Descriptive statistics were used to summarize demographic, clinical and psychosocial variables at T1. Analysis of the primary outcome, psychological distress, was carried out by fitting a linear mixed model to all available data. A fixed effect for time and a random subject effect were included in the model. Mixed models account for the influence of participants on their repeated observations [Citation20]. A linear mixed model was also used to investigate associations between psychological distress and other psychosocial factors at T1. In addition to the fixed effect for time and random subject effect, this model included fixed effects for age (re-scaled to represent 5-year increases), gender, psychiatric history, as well as physical symptoms, anxious-preoccupation, helplessness-hopelessness, benefit findings, social support and unmet needs.

To describe the distress trajectories developed by Bonanno [Citation9], participants were first assigned to one of four trajectory groups based on their BSI scores at T1 and T3. If both scores reached the cut-off for ‘clinically significant distress’, the participant was assigned to the ‘chronic’ group. If neither score reached the cut-off, they were assigned to the ‘resilient’ group. Those whose scores only reached the cut-off at T1 were assigned to the ‘recovered’ group and those whose scores only reached the cut-off at T3 were assigned to the ‘delayed’ group. Then, the T1 demographic, medical and psychosocial characteristics of groups were compared (in all cases, the Resilient group was used as the reference group). Cohen’s d was calculated to provide an estimate of the size of group differences and interpreted as follows: 0.2, small-; 0.5, medium-; and 0.8, large-sized difference.
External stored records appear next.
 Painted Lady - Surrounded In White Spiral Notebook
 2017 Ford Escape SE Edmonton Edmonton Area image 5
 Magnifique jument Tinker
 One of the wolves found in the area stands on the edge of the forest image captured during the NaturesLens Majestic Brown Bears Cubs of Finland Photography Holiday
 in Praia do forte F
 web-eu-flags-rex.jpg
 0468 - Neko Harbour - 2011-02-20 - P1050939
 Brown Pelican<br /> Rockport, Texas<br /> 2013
IBM SPSS Statistics Version 24 (Armonk NY, USA) was used for exploratory analysis, scoring and descriptive analysis, the analysis of recruitment and attrition bias, and the analysis trajectory group differences based on Bonanno’s model. Mixed model analyses were performed in R Version 3.5.1 (Vienna, Austria), using the ‘lme4’ package (available from https://cran.r-project.org/web/packages/lme4/lme4.pdf).

Results

Sample characteristics

The flow of participants is presented in . Of the 1303 patients screened, 173 eligible survivors were approached for the study. Of these, 125 survivors (72%) provided written informed consent and completed the T1 questionnaire. One hundred and four participants completed the T2 questionnaire, and 91 completed the T3 questionnaire. Notably, 23 individuals were deemed ineligible because their treating clinician advised that they lacked the cognitive or psychological capacity to participate. Nine survivors with early recurrence, second cancer or disease progression at T3 were excluded. Although no significant differences were found across the demographic, medical or psychosocial factors between this group and the rest of the sample, it was determined that they could be experiencing very different circumstances to those survivors who considered themselves ‘cancer free’.
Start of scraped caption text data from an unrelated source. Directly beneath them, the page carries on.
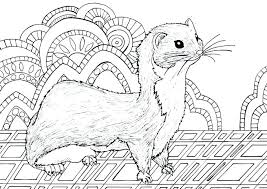 Ferret Coloring Pages Back To The Coloring Pages Index Cute Ferret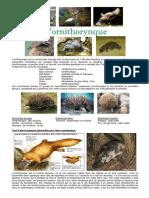 l-ornithorynque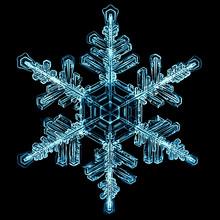 Natural Crystal Snowflake Macro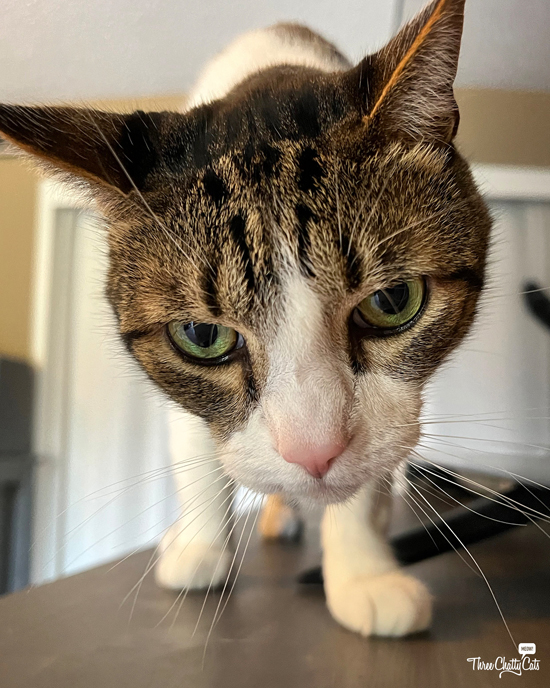 cute and curious tabby cat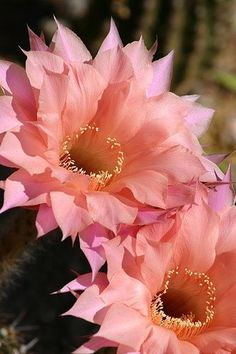 Easter Lily Cactus | Beautiful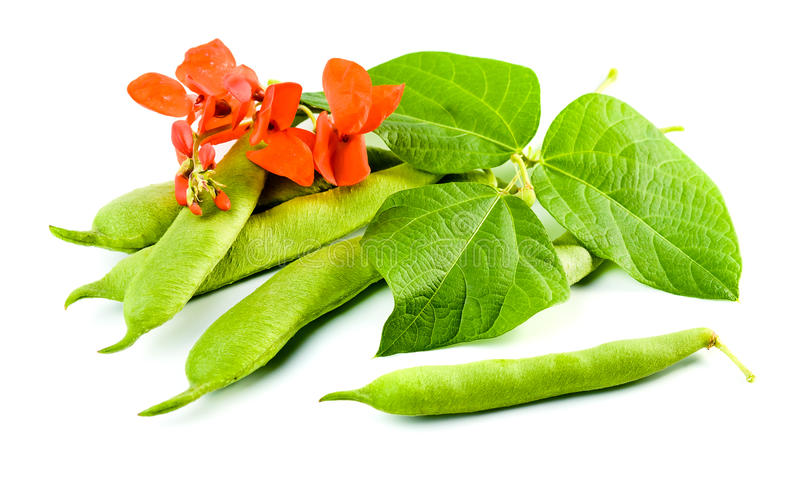 Download String beans stock photo. Image of nobody, healthy, leaf - 29060158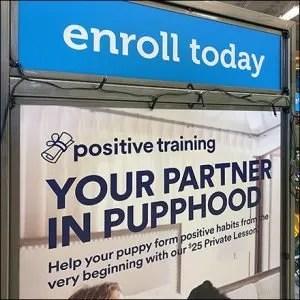 Positive Puppy Training Partner Display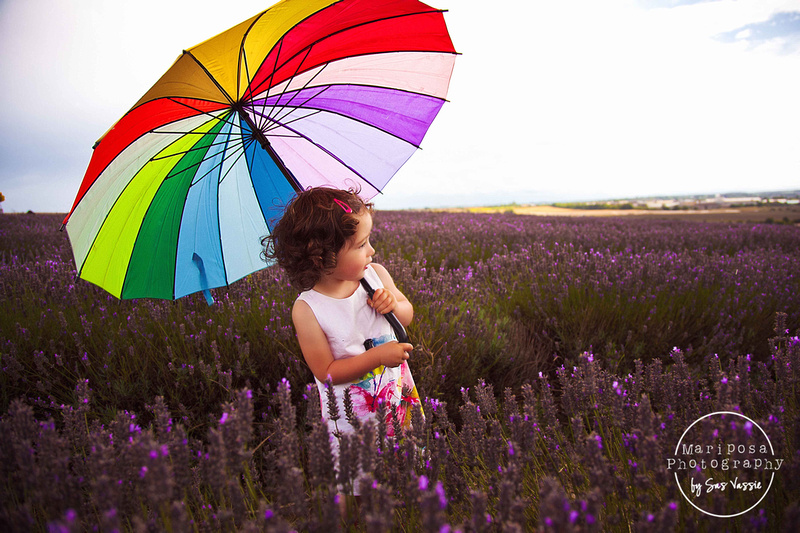 Child photography, lavender fields, Hertfordshire.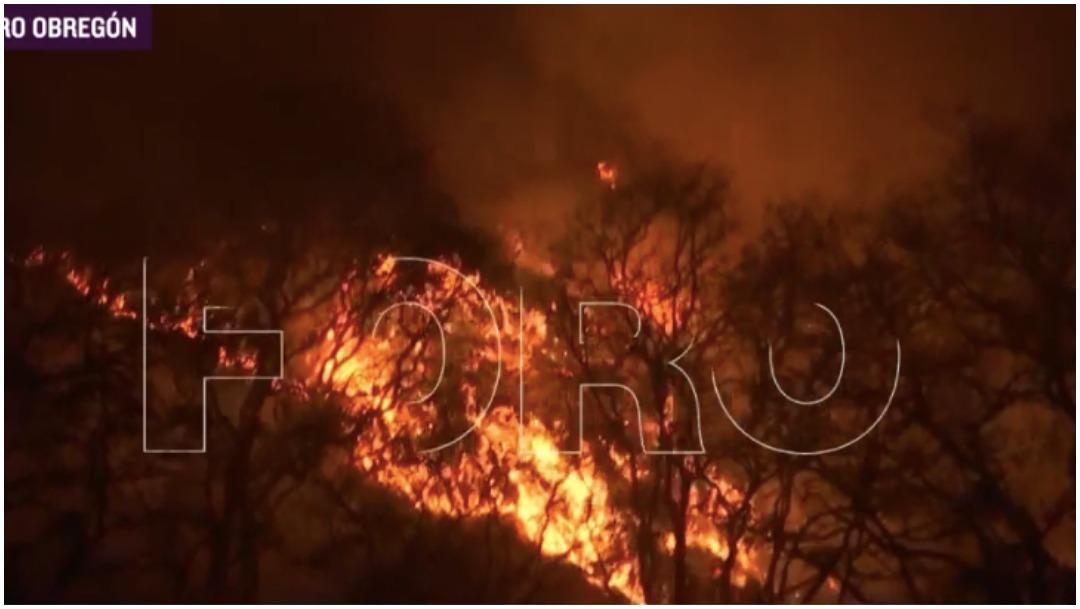 Incendio Bosques de Tarango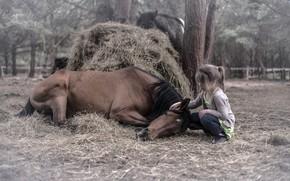 Wallpaper nature, horse, girl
Figure 1. Summary of recruitment and data collection throughout study. Note: N refers to the number of participants at each phase of recruitment and data collection. Percentages for the number of ‘eligible’, ‘approached’ and ‘consenting’ survivors are calculated using the previous stage to track the flow of participation. Several participants completed the T3 assessment, but not the T2 assessment, and vice versa. Therefore N = 91 completing T3 reflects 125 participants minus six people who withdrew throughout the study, minus 28 participants who did not complete T3 (but who may have completed T2) Percentages of assessments completed at each time point are therefore calculated as a percentage of the total number of participants (N = 125).

Figure 1. Summary of recruitment and data collection throughout study. Note: N refers to the number of participants at each phase of recruitment and data collection. Percentages for the number of ‘eligible’, ‘approached’ and ‘consenting’ survivors are calculated using the previous stage to track the flow of participation. Several participants completed the T3 assessment, but not the T2 assessment, and vice versa. Therefore N = 91 completing T3 reflects 125 participants minus six people who withdrew throughout the study, minus 28 participants who did not complete T3 (but who may have completed T2) Percentages of assessments completed at each time point are therefore calculated as a percentage of the total number of participants (N = 125).
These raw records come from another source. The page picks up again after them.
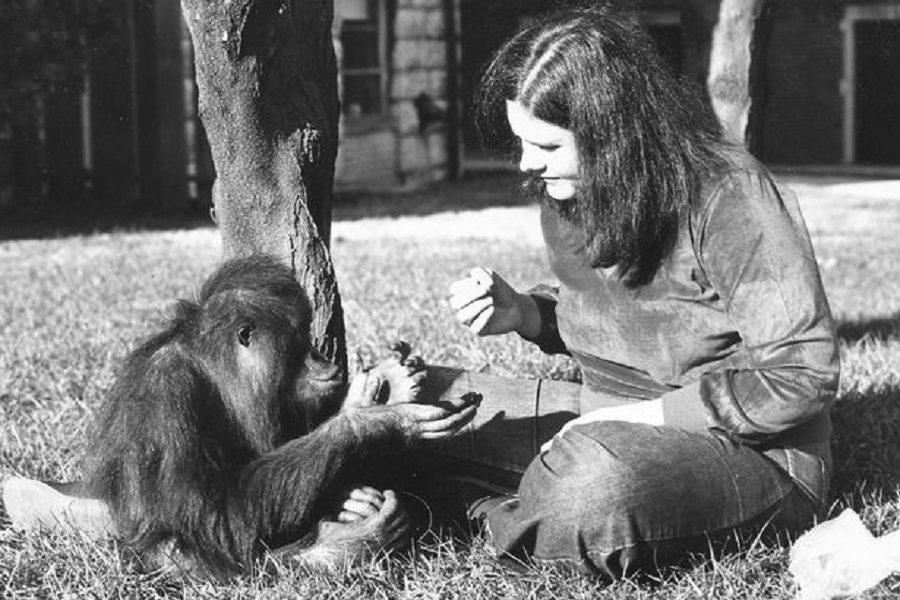 Sign language speaking orangutan dies at Zoo Atlanta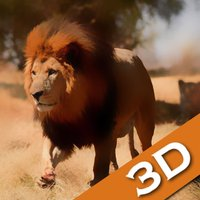 Lion Attack : Lion Rage Simulator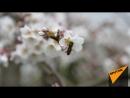 Пчелки труженицы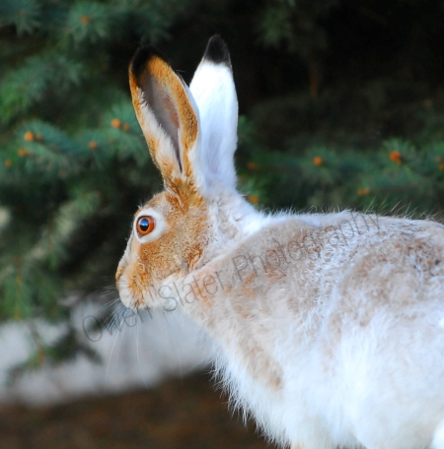 snowshoe-hare.jpg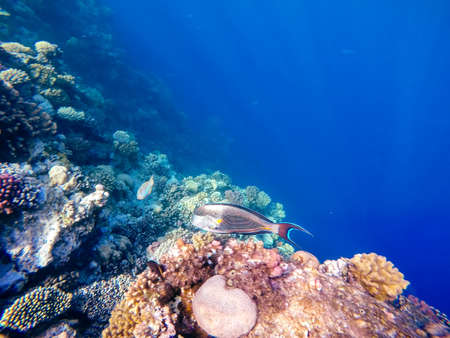 Coral and fish in the Red Sea. In front is Red Sea surgeonfish, in background coral garden and blue sea with other coral fish. Egypt.
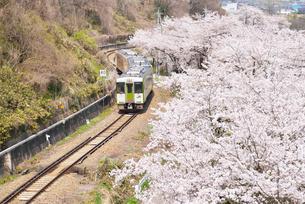 桜とローカル線の写真素材 [FYI03317965]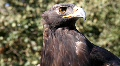 Golden Eagle 7 HD Footage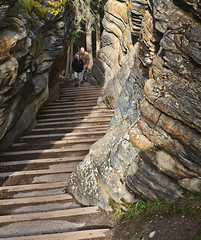 The path from Athabasca Falls.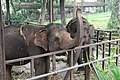 Elephant is eating in the Zoo 2.jpg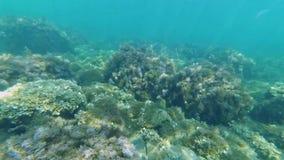 Zeebedding in het overzees met zeewier en blauw water op de actiecamera met de ogen van een duiker stock videobeelden
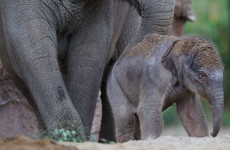 It took a 22-month pregnancy but Dublin Zoo has a new elephant calf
There were no significant differences on key demographic or clinical variables between those who chose to participate and those who did not (all p > .05). However, fewer colorectal cancer survivors completed all three assessments than did those with other cancer types (p = .04), as did those with a history of psychiatric illness (p = .04).

Sample characteristics are presented in . The average age of survivors was 61 years. Slightly higher proportions were diagnosed with breast or prostate cancer. Most had early-stage disease and received multiple treatment modalities. Inspection of medical records revealed that 16 participants (13%) had a previous history of anxiety, depression or both; all 16 were included in the analysis as this did not impact their capacity to participate.

Table 1. Demographic, medical and psychosocial characteristics of sample.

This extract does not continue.